ElevenLabs API down or too slow
Use AVSpeechSynthesizer (Apple TTS) for dev/testing. Switch back when it's up. Or try OpenAI TTS API as alternative.
Unipile WhatsApp won't connect
Skip Day 3 entirely → do Day 4 (Gmail) instead. Come back on Day 6 buffer time. Worst case: ship without WhatsApp, add in v1.1.
Google OAuth consent screen blocked
Use Testing mode (100 users max) — fine for MVP. Add your email as test user. Submit for verification in parallel.

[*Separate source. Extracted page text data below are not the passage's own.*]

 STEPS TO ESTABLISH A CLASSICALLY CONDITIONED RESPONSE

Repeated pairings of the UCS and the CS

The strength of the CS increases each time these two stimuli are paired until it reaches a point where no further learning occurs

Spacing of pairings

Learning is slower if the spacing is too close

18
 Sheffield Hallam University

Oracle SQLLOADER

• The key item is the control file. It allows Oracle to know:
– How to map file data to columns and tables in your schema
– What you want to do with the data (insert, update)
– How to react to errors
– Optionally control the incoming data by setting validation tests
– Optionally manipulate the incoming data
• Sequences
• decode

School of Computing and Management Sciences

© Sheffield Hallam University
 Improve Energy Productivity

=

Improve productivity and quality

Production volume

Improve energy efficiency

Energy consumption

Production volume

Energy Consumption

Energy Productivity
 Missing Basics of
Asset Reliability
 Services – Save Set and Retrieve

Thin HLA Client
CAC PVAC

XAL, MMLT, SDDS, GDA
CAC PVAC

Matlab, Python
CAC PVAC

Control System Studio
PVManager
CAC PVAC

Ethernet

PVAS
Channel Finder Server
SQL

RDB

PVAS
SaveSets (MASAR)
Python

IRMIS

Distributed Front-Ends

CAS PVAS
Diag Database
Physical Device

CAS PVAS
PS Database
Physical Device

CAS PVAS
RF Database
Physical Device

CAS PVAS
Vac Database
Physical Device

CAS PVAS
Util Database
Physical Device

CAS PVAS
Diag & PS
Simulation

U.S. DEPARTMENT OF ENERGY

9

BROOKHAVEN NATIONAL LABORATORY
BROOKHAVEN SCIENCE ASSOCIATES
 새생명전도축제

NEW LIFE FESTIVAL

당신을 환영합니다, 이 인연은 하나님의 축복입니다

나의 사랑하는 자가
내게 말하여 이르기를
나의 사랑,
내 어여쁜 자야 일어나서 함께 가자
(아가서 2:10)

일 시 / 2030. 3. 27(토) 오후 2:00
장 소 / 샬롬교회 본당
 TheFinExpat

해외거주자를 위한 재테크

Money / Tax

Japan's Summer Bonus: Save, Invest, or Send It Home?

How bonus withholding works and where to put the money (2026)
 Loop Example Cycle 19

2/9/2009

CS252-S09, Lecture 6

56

GPT-4o-mini tool-calling unreliable
Add few-shot examples to system prompt. If still bad → try gpt-4o (more expensive but better). Last resort: Claude Haiku (proven in Drifo).
Can't finish Day 6-7 features
Core loop works by Day 5. Day 6-7 are polish — skip driving detection + summary. Ship with manual tap-to-activate instead of auto-detect.